Every fortnight, a small number of memory activists, members of a civic initiative to commemorate victims of Stalin’s political terror, install stainless steel plaques on the facades of residential buildings in Moscow. Design by a utopian, “paper” architect, Alexander Brodsky, and engraved by hand by a celebrated Moscow-based calligrapher, Eugine Dobrovinsky, the plaques are austere in design. Approximately the size of a postcard, the plaques are engraved with names of the dead, and their date of birth, arrest, execution and rehabilitation. Executed in matt stainless steel, the plaques do not shine. Paradoxically, they are meant to reveal a history of murder and conceal their own presence to remain protected from inclement weather and vandals. Importantly, a simple act of attaching the plaque to the wall transforms the empty space of forgotten or unacknowledged atrocity into a site of conscience.

Memory activists engage in different activities. They do archival research and collect diaries and documents from relatives of the Soviet political prisoners. They organize seminars, commemoration events, and history walks. They raise funds and build monuments. It is remarkable, nevertheless, to what extent their daily labour is saturated with names of the dead. Names are recorded, copied, printed in books of memory, mentioned in conversations, read out loud, and etched in metal and stone. This position contrasts sharply with the statistical reason of the body count that dominates Russian politics of history. While debates about numbers of victims are commonplace in the Russian media, the activists refuse to quantify human loss. For memory activists, names provide evidence of the Soviet crimes against its citizens. In its factual specificity, each death is undeniable. They also refuse to differentiate between victims and perpetrators, Russians and Jews, Buddhists and Orthodox Christians. The imperative, almost a commandment in Derrida’s terms, to archive names of the dead can be traced to the post WW2 moment in Soviet historiography and subsequent dissident chronicles that resisted a perceived totalitarian drive to create, what Hannah Arendt described as a “mass man”, a faceless subject of authoritarian propaganda. Thus, one name or a singular specific person is juxtaposed with the abstraction of the many. But brought together as a list or inscribed on a monument, they point out the scale of mass atrocity.

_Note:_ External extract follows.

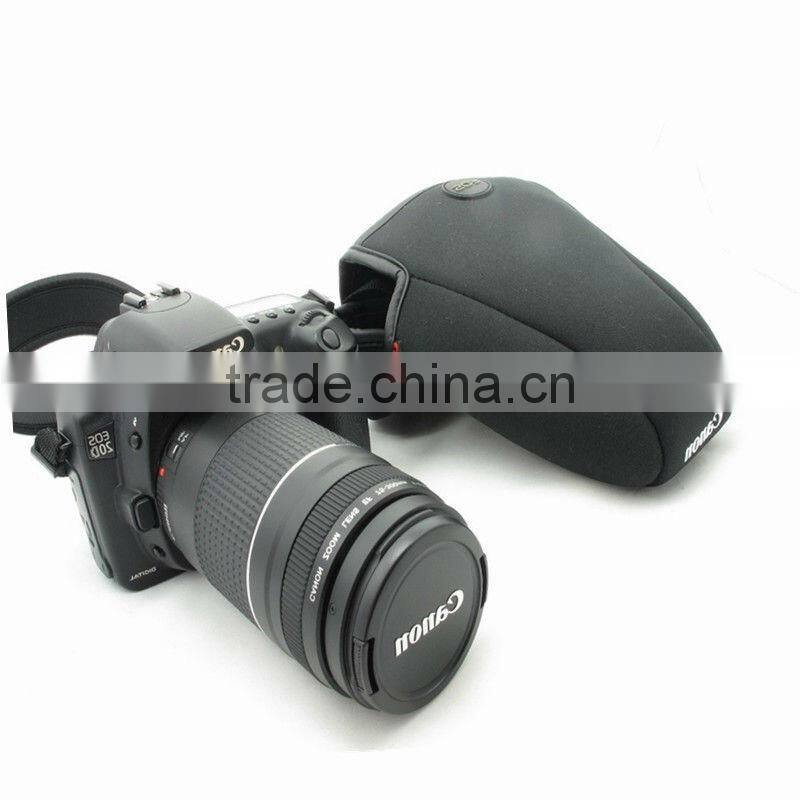 multi-function camera set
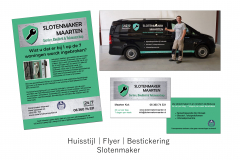 Huisstijl4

This project explores how acts of collecting, archiving and monumentalizing names of the dead posit an important question about our relation to unwitnessed history and its absent subjects. What is it about names of the dead that they appear so well suited to articulate this relation in different contexts and with reference to different tragedies? The aesthetic of etching names on monuments is familiar; they appear on gravestones and on many war memorials. Names are inscribed on the marble slabs of the Vietnam War Memorial, despite the initial controversy about their political meaning and architectural merits. Names are etched on Stolpersteine Stones, another example of public art that commemorates those killed during the Holocaust across Europe. It seems that names have a political and aesthetic capacity to express both oneness and multitude and give form to a difficult to visualise relation between personal destinies and collective history.